A cor azul se assemelha ao cinza, pois ambos correspondem ao yang. Porém, a simbologia desse elemento é avessa a alguns significados geralmente atribuídos aos tons azulados. Yang representa “o Sol, o calor, a atividade, o elemento masculino, o número ímpar” (CHEVALIER; GHEERBRANT, 2009, p. 490), características, aliás, mencionadas por Stewart Stern, em uma carta que enviou a Marcus e Ortense Winslow, tios de James Dean, no ano de 1955, alguns dias depois da morte do ator. Stern era amigo de Dean, escreveu o roteiro de Juventude transviada e definiu James como singular, “luminoso” e “irrequieto” (STERN, 2014, p. 144-145). Nessa oposição entre azul e yang, entretanto, percebe-se estreita conformidade com a contrariedade expressada pelo verde. Contudo, essa relação complementar das cores não aparece apenas nessas correspondências. Chevalier e Gheerbrant mencionam que tal junção pode ser encontrada até mesmo em algumas línguas célticas, que “não têm um termo específico para designar a cor azul (o vocábulo glas, tanto em bretão, como em gaélico e em irlandês, significa azul ou verde, ou até mesmo cinzento, conforme o contexto; (...))” (CHEVALIER; GHEERBRANT, 2009, p. 109).
Voltando à comparação entre os filmes, apesar das semelhanças, cujo destaque cabe ao aspecto cromático funcional das duas produções, que utilizam as cores para fins estéticos e de conteúdo, há uma diferença bastante salutar: em Julieta, de Almodóvar, as cores têm uma função orgânica, proliferando-se em várias cenas (no cenário, no figurino e nos acessórios); já, em Life, de Corbijn, as cores são usadas nas paredes, mantendo-se ao fundo ou nas laterais das cenas, sem nunca invadir o centro. Esses diferentes usos caracterizam os estilos dos dois diretores. Entretanto, não deixam de desempenhar função primordial no aspecto semântico das duas histórias, ressaltando as ações e os sentimentos dos personagens.

Referências:
CHEVALIER, J; GHEERBRANT, A. Dicionário de símbolos. 24 ed. Rio de Janeiro: José Olympio, 2009.

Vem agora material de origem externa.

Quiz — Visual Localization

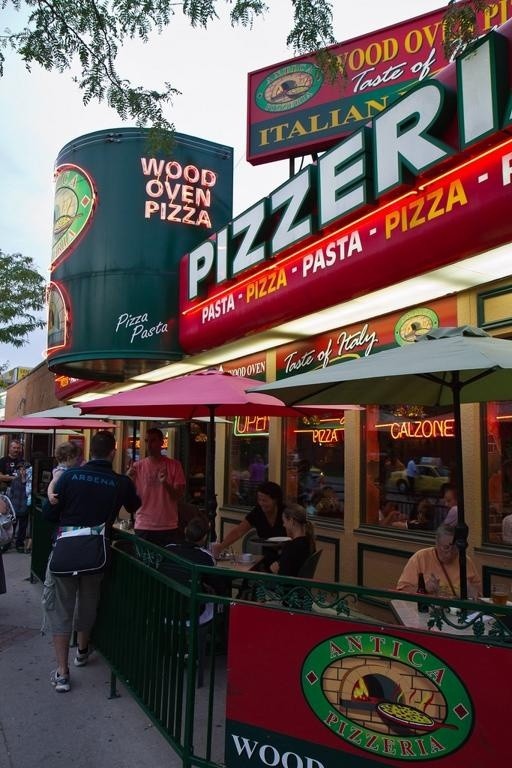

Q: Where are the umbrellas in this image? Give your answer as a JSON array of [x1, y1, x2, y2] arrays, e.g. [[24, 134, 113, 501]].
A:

JULIETA. Direção de Pedro Almodóvar. Espanha: El Deseo; Universal Pictures, 2016. 1 DVD (100 min); son.
LIFE. Um retrato de James Dean. Direção de Anton Corbijn. Eua, Reino Unido, Canadá, Alemanha, Austrália: See-Saw Films, Barry Films e First Generation Films; Paris Films, 2016. 1 DVD (112 min); son.
STERN, S. Carta 051. Ele está aqui, vivo, vívido e inesquecível para sempre. In: USHER, S. (Org.). Cartas extraordinárias. São Paulo: Companhia das Letras, 2014, p. 144-145.


* Professora das disciplinas de Imagem e Literatura e Crítica Cultural, no Mestrado em Teoria Literária da Uniandrade. Professora de Língua Portuguesa e Dramaturgia no Curso de Graduação de Letras da FAE.